Guilt made women products of a male socially constructed society, a piece in a power play belonging to the man.
“By the late eighteenth century, the soldier has become something that can be made; out of a formless clay, an inapt body, the machine required can be constructed; posture is gradually corrected; a calculated constraint runs slowly through each part of the body, mastering it, making it plaiable, ready at all times, turning silently into the automatism of habit; in short, one has ‘got rid of the peasant’ and given him ‘the air of a soldier’ (ordinance of 20 March 1764).”
So, too, had women become something to be made into an image conceived of by the men. The onset of the conduct book?
“But in the course of the seventeenth and eighteenth centuries the disciplines became general formulas of domination” (137).
“Thus, discipline produces subjected and practiced bodies, ‘docile’ bodies” (138).
“In short, it dissociates power from the body; on the one hand, it turns it into an ‘aptitude’ a ‘capacity’, which it seeks to increase; on the other hand, it reverses the course of the energy, the power that might result from it, and turns it into a relation of strict subjection” (138).
Did that to women, too.
“Discipline sometimes requires enclosure, the specification of a place heterogeneous to all others and closed in upon itself. It is the protected place of disciplinary monotony” (141).
No doubt that this concerns women as well. You have the enclosed space of the home, then all the enclosed spaces provided by the dictates of men of the ideal woman. Quiet, respectful, handy with a needle, good with kids, a household keeper, etc. Boy, does this apply. By setting down all of the requisites of a “good” woman in books, by apply guilt rhetoric, the enclosure became smaller and smaller and the woman had little space at all in which to find herself.
“And there, too, it encourntered an old architectural and religious method; the monastic cell. Even if the compartments it assigns become purely ideal, the disciplinary space is always, basically, cellular” (143).
“The individual body becomes an element that may be placed, moved articulated on others” (164).
Not sure I understand the last part of this. What does he mean, articulated on others? But yes, women were placed and moved.
“At the heart of all disciplinary systems functions a small penal mechanism. It enjoys a kind of judicial privilege with its own laws, its specific offences, its particular forms of judgment” (178).
The cut direct, the giggle, snicker or snort, being shunned. Wow, there are so many in that small system that surrounded women of the 17th and 18th centuries, and beyond.

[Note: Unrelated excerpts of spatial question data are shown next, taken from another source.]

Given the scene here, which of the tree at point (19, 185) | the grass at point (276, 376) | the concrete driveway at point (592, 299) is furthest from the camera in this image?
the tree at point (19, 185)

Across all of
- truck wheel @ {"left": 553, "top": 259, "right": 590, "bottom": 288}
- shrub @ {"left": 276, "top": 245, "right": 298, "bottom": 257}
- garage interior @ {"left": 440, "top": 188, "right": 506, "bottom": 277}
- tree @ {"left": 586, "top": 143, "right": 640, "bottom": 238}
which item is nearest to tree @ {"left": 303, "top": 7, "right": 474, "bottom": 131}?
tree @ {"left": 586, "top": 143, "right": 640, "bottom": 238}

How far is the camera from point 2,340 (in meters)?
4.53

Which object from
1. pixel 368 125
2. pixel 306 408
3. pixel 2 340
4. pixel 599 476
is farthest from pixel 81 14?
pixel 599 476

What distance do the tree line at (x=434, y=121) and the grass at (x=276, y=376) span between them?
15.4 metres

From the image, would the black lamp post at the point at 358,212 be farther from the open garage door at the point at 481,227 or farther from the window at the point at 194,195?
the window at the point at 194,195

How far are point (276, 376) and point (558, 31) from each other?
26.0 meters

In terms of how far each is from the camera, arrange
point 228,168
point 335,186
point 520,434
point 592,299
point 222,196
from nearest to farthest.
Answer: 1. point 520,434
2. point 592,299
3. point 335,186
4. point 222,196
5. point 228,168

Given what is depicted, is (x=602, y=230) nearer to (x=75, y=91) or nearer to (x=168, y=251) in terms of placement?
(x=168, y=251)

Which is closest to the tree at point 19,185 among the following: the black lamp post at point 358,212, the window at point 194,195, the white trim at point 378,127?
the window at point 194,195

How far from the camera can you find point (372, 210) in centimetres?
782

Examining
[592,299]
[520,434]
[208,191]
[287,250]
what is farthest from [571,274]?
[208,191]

“In discipline, punishment is only one element of a double-system: gratification-punishment. And it is this system that operates in the process of training and correction” (180).

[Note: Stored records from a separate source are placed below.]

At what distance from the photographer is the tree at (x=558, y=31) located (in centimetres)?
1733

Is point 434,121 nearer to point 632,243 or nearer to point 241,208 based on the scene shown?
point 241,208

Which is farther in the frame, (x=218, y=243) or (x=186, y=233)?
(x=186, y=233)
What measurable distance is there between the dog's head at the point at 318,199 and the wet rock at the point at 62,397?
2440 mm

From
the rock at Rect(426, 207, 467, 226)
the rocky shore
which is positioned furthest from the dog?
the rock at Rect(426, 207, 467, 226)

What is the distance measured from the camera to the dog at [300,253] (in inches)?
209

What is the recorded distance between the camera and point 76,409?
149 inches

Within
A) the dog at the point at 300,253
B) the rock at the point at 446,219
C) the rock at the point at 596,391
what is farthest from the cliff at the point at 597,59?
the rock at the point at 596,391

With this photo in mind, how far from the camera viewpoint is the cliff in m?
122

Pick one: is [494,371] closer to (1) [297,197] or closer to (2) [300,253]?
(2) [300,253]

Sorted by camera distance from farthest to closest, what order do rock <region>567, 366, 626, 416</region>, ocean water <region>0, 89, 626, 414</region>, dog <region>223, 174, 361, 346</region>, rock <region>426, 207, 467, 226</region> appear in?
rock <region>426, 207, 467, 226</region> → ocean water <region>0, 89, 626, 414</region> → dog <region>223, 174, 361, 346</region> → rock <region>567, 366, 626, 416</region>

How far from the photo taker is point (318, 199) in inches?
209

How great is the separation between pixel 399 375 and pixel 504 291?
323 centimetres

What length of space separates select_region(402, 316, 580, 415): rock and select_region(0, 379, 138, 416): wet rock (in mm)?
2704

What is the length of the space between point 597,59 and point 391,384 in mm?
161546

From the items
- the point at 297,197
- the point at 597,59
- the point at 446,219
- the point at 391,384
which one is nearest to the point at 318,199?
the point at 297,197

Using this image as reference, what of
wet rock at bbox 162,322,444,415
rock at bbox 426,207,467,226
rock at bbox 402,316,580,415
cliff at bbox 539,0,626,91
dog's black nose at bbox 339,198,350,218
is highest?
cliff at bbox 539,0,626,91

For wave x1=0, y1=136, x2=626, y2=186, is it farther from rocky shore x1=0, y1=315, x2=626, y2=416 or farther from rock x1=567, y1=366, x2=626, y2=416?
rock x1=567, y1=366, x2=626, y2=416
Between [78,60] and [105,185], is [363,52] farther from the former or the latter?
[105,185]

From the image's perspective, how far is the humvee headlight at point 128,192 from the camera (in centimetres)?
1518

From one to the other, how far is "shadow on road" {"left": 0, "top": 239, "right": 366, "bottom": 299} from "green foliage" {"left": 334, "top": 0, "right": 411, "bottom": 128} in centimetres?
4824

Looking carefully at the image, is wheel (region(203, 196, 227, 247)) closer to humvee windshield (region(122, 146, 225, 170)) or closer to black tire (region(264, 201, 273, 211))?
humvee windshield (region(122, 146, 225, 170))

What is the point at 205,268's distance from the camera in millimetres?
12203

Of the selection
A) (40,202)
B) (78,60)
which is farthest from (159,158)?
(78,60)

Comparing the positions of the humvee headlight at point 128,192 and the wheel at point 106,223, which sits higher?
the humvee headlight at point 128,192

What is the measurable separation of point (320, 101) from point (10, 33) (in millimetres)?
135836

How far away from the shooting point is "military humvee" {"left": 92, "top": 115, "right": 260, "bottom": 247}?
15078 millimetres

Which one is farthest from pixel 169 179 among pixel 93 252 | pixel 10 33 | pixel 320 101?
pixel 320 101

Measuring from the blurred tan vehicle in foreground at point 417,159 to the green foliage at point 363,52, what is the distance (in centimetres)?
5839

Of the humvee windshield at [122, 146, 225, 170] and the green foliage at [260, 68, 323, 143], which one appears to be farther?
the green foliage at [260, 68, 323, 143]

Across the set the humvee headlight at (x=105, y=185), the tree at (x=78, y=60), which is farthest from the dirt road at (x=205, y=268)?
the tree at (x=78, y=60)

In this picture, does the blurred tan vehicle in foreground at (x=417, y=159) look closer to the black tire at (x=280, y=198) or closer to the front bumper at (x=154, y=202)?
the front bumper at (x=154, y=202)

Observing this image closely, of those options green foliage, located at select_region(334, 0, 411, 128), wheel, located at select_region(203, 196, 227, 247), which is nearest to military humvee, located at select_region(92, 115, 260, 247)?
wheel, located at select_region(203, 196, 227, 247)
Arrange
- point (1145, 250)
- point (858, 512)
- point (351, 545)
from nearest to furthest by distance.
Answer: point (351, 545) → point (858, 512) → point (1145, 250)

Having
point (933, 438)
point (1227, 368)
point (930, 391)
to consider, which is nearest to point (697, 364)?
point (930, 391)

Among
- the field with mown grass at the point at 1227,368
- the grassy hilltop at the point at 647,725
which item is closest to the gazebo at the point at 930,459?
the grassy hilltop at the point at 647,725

Women were rewarded with excellent reputations and the admiration of their peers. They were also rewarded with a good marriage, etc.

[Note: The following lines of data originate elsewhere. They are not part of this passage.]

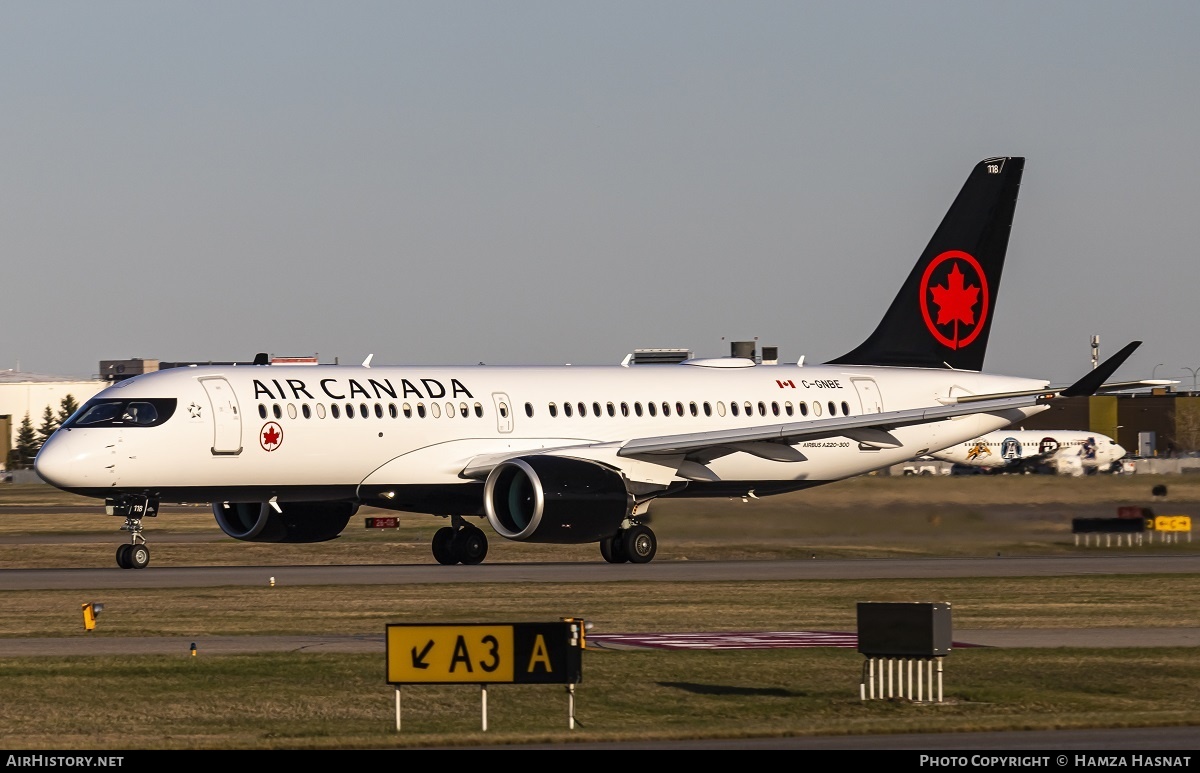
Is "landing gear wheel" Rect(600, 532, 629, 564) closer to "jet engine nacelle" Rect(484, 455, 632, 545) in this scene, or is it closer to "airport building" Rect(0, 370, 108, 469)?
"jet engine nacelle" Rect(484, 455, 632, 545)

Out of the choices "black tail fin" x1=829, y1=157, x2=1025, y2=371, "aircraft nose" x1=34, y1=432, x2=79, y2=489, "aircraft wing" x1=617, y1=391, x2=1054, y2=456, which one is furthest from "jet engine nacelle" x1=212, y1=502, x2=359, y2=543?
"black tail fin" x1=829, y1=157, x2=1025, y2=371

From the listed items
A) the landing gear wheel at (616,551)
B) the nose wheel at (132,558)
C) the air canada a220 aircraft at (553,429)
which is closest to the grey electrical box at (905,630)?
the air canada a220 aircraft at (553,429)

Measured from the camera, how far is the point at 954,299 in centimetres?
4997

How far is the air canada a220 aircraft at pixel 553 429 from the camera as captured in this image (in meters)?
39.6

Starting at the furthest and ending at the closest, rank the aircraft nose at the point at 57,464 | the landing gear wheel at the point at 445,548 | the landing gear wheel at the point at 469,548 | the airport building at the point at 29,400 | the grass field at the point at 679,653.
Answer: the airport building at the point at 29,400 < the landing gear wheel at the point at 445,548 < the landing gear wheel at the point at 469,548 < the aircraft nose at the point at 57,464 < the grass field at the point at 679,653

“We must cease once and for all to describe the effects of power in negative terms: it ‘excludes’, it ‘represses’, it ‘censors’, it ‘abstracts’, it ‘masks’, it ‘conceals’. In fact, power produces, it produces reality; it produces domains of objects and rituals of truth. The individual and the knowledge that may be gained of him belong to this production” (194).
YES!
“We are much less Greeks than we believe. We are neither in the amphitheatre, nor on the stage, but in the panoptic machine, invested by its effects of power which we bring to ourselves since we are a part of its mechanism” (217).
Women were watched and judged by one another, by men, and by children as well. Their behavior was examined closely. Definitely part of a panoptic machine.